Reading text |
-- -- --
Finally, we can use some core functionality of R to save the TCGA_data as a .RDS file. This is faster than repeating the previous operations and useful if you need to work in your data for several days.

# Save the data as a file, if you need it later, you can just load this file
# instead of having to run the whole pipeline again
saveRDS(object = tcga_data,
        file = "tcga_data.RDS",
        compress = FALSE)

The data can be loaded with the following command

tcga_data = readRDS(file = "tcga_data.RDS")

3 RNASeq Normalization

3.1 Defining a pipeline

A typical task on RNA-Seq data is differential expression (DE) analysis, based on some clinical phenotypes. This, in turn, requires normalization of the data, as in its raw format it may have batch effects and other artifacts.

A common approach to such complex tasks is to define a computational pipeline, performing several steps in sequence, allowing the user to select different parameters.

We will now define and run one such pipeline, through the use of an R function.

The function is called limma_pipeline(tcga_data, condition_variable, reference_group), where tcga_data is the data object we have gotten from TCGA and condition_variable is the interesting variable/condition by which you want to group your patient samples. You can also decide which one of the values of your conditional variable is going to be the reference group, with the reference_group parameter.

This function returns a list with three different objects:

  • A complex object, resulting from running voom, this contains the TMM+voom normalized data;
  • A complex object, resulting from running eBayes, this contains the the fitted model plus a number of statistics related to each of the probes;
  • A simple table, resulting from running topTable, which contains the top 100 differentially expressed genes sorted by p-value. This is how the code of this function:
limma_pipeline = function(
  tcga_data,
  condition_variable,
  reference_group=NULL){

  design_factor = colData(tcga_data)[, condition_variable, drop=T]

  group = factor(design_factor)
  if(!is.null(reference_group)){group = relevel(group, ref=reference_group)}

  design = model.matrix(~ group)

  dge = DGEList(counts=assay(tcga_data),
                 samples=colData(tcga_data),
                 genes=as.data.frame(rowData(tcga_data)))

  # filtering
  keep = filterByExpr(dge,design)
  dge = dge[keep,,keep.lib.sizes=FALSE]
  rm(keep)

  # Normalization (TMM followed by voom)
  dge = calcNormFactors(dge)
  v = voom(dge, design, plot=TRUE)

  # Fit model to data given design
  fit = lmFit(v, design)
  fit = eBayes(fit)

  # Show top genes
  topGenes = topTable(fit, coef=ncol(design), number=100, sort.by="p")

  return(
    list(
      voomObj=v, # normalized data
      fit=fit, # fitted model and statistics
      topGenes=topGenes # the 100 most differentially expressed genes
    )
  )
}

Please read the Workflow in Details tab for a step by step explanation of what this pipeline does. For now, copy the limma_pipeline function in your R console, so we can start using it on the TCGA data.

With the following command, we can obtain the DE analysis comparing Primary solid Tumor samples against Solid Tissue Normal. This will be used in the next section, on the classification task.

limma_res = limma_pipeline(
  tcga_data=tcga_data,
  condition_variable="definition",
  reference_group="Solid Tissue Normal"
)
-- -- --
Dataset extract |
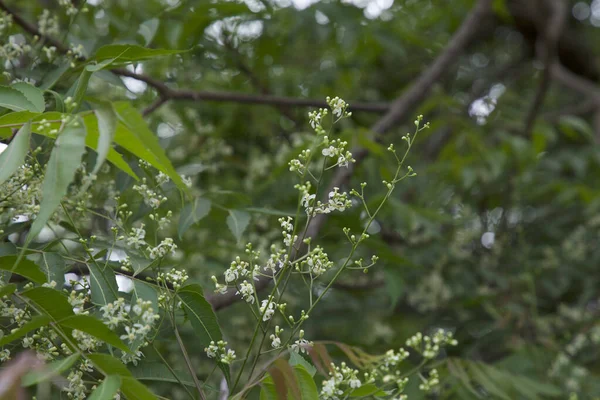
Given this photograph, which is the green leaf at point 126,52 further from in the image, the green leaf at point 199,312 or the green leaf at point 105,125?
the green leaf at point 199,312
-- -- --
Required actions |
a) The RNA-Seq tutorial's code returns a list from limma_pipeline. Give the name of each object in that list.
b) Answer these questions from the RNA-Seq tutorial, one per line:
(i) In what file format does the tutorial save tcga_data?
(ii) How many top differentially expressed genes does the topTable result contain, and how are they sorted?
(iii) Which value is given as reference_group in the final limma_pipeline command?
c) Write out everything in the RNA-Seq tutorial from "# filtering" down to "fit = eBayes(fit)".

Solutions per task |
a) voomObj, fit, topGenes

b)
(i) As an .RDS file.
(ii) 100 genes, sorted by p-value.
(iii) "Solid Tissue Normal"

c)
# filtering
  keep = filterByExpr(dge,design)
  dge = dge[keep,,keep.lib.sizes=FALSE]
  rm(keep)

  # Normalization (TMM followed by voom)
  dge = calcNormFactors(dge)
  v = voom(dge, design, plot=TRUE)

  # Fit model to data given design
  fit = lmFit(v, design)
  fit = eBayes(fit)